Is it possible to include matlab processing in pipelines?


I am using Cell Profiler 2.0 and I was wondering if it was possible to include a processing step (blind deconvolution) into my pipeline, using matlab or scipy (numpy)? Will I be able to do iterative deconvolution with the Cell Profiler math modules? What do most people do? I would like to try to use the Cell Profiler Illumination correction with deconvolution (hopefully with matlab), and follow it by FFT filtering using imageJ.
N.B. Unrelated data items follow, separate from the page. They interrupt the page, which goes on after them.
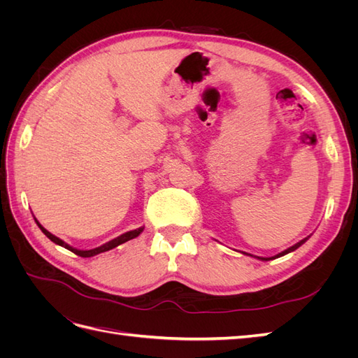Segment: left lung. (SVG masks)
<instances>
[{
	"label": "left lung",
	"instance_id": "obj_1",
	"mask_svg": "<svg viewBox=\"0 0 358 358\" xmlns=\"http://www.w3.org/2000/svg\"><path fill=\"white\" fill-rule=\"evenodd\" d=\"M306 241V239H305ZM305 241H301V242H299V243H296L294 246H291V248H288L287 251H284V252H280V254H278V255H275V257H270V258H263V257H257L258 259H263V262H268V259H273V258H278V257H282V255H285V254H288V252H291V251H294V249H297L301 243H305ZM246 255H249V254H246Z\"/></svg>",
	"mask_w": 358,
	"mask_h": 358
}]
</instances>
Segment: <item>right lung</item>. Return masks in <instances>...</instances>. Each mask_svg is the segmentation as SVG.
Masks as SVG:
<instances>
[{
  "label": "right lung",
  "mask_w": 358,
  "mask_h": 358,
  "mask_svg": "<svg viewBox=\"0 0 358 358\" xmlns=\"http://www.w3.org/2000/svg\"><path fill=\"white\" fill-rule=\"evenodd\" d=\"M36 222H37V225L40 227V230L45 233L49 239L53 242V243H57V245H59V246H62V248H66V249H69V251H71V252H74L76 255H79V257H94V255H96V254H101V252H106V251H110V249H113V248H116V246H119V245H122V243H125V242H128V241H131V239H134V237H137L140 233L143 231V227L142 229H137V230H133V231H128V233H125V234H122V236H119V237H116V239H113V241H110L109 243H104L103 246H100V248H95V249H90V251H80V249H76V248H73V246H70V245H67L66 242H62L61 239H58L57 236H53L52 233H49L45 227H41L40 225V222L36 220Z\"/></svg>",
  "instance_id": "obj_1"
}]
</instances>
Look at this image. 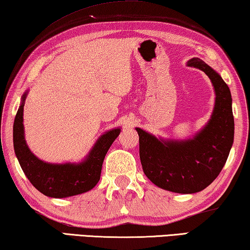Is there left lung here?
<instances>
[{
    "label": "left lung",
    "mask_w": 250,
    "mask_h": 250,
    "mask_svg": "<svg viewBox=\"0 0 250 250\" xmlns=\"http://www.w3.org/2000/svg\"><path fill=\"white\" fill-rule=\"evenodd\" d=\"M188 66L203 70L215 91L212 117L202 131L188 141H163L136 128L144 173L152 183L175 193H196L210 185L225 166L233 143L231 94L221 76L199 58Z\"/></svg>",
    "instance_id": "1"
}]
</instances>
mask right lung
Masks as SVG:
<instances>
[{"instance_id":"add662e5","label":"right lung","mask_w":250,"mask_h":250,"mask_svg":"<svg viewBox=\"0 0 250 250\" xmlns=\"http://www.w3.org/2000/svg\"><path fill=\"white\" fill-rule=\"evenodd\" d=\"M25 94L19 107L13 125L14 151L25 176L42 194L50 197H67L87 192L98 184L101 176L102 164L107 150L120 129H113L96 141L83 163L48 164L43 163L30 151L23 135V106Z\"/></svg>"}]
</instances>
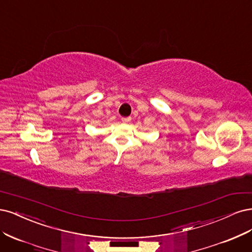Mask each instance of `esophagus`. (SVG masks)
Here are the masks:
<instances>
[{
    "label": "esophagus",
    "mask_w": 252,
    "mask_h": 252,
    "mask_svg": "<svg viewBox=\"0 0 252 252\" xmlns=\"http://www.w3.org/2000/svg\"><path fill=\"white\" fill-rule=\"evenodd\" d=\"M121 121H123L124 124H127V123H129V121H131V117H124V118H121Z\"/></svg>",
    "instance_id": "esophagus-1"
}]
</instances>
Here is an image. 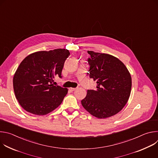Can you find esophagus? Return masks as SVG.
Returning a JSON list of instances; mask_svg holds the SVG:
<instances>
[{"label":"esophagus","instance_id":"esophagus-1","mask_svg":"<svg viewBox=\"0 0 158 158\" xmlns=\"http://www.w3.org/2000/svg\"><path fill=\"white\" fill-rule=\"evenodd\" d=\"M77 88H73V87H70L69 89V91H71V92H73V91H74Z\"/></svg>","mask_w":158,"mask_h":158}]
</instances>
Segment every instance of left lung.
Segmentation results:
<instances>
[{
	"label": "left lung",
	"mask_w": 158,
	"mask_h": 158,
	"mask_svg": "<svg viewBox=\"0 0 158 158\" xmlns=\"http://www.w3.org/2000/svg\"><path fill=\"white\" fill-rule=\"evenodd\" d=\"M89 77L97 83L96 90H87L81 101L91 115L104 119L116 114L126 104L130 96L132 80L125 65L107 54L87 51ZM89 74V73H88Z\"/></svg>",
	"instance_id": "obj_1"
}]
</instances>
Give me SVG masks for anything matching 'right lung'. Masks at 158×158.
Returning <instances> with one entry per match:
<instances>
[{"label": "right lung", "instance_id": "add662e5", "mask_svg": "<svg viewBox=\"0 0 158 158\" xmlns=\"http://www.w3.org/2000/svg\"><path fill=\"white\" fill-rule=\"evenodd\" d=\"M70 55L65 49L39 51L21 62L14 76V91L20 105L33 114L46 115L56 109L67 94V88L54 85L62 77L65 60Z\"/></svg>", "mask_w": 158, "mask_h": 158}]
</instances>
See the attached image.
It has been my experience that if a particular stains needs a deconvolution operation performed to improve the signal to noise that it probably is not a great candidate for quantitative analysis. Maybe you could improve the staining method so that the images do not need to be deconvoluted. If you still would like to decon before analysis I would suggest going through the routine of capturing an instrument point spread function from a 100-200nm fluorescent bead which has to be physically smaller than the Rayleigh diffraction limit for your particular fluor and objective mag. Blind deconvolution is a patented image processing method so you would have to buy Autoquant which is quite expensive and slow at statistical image restoration. I have found that iterative decon works for smooth textured stains but seems to fall apart if there is significant granularity in the stain texture because the algorithm will lock onto the bright speckles and try to reassign non-speckled intensities to the speckles so it does not perform that well in my book. Also, image deconvolution as a general rule is optimally applicable to images acquired with oil objectives at 63x or 100x. Newer confocal microscopes are the best option in my view since it is a true optical sectioning technique that does not require FFT->convolution>inverse FFT tranformations(i.e. deconvolution) to clean up the image most of the time. But as you probably know with all confocal measurements there is a trade off between sensitivity (detection limit) and spatial resolution when a significant fraction of out of focus photons are discarded. Last I checked the pipeline modules do not do FFT transforms or convolution operations so I would expect that the answer is no to your question if the math modules will even be able to deconvolute your images in CellProfiler. Huygens or Autoquant are probably your best options for image deconvolution preprocessing before CP quantification. Illumination correction should probably be performed with CellProfiler since it is quite good at it from my testing.



First of all, thanks for adding your thoughts, Derek!

CellProfiler cannot interface with MATLAB code, unfortunately. However, if blind deconvolution is available in ImageJ, you can use the module RunImageJ to call ImageJ with an image as input and receive the deconvolved result as output for downstream use in the pipeline. The same approach may apply for the FFT filtering that you would like to do.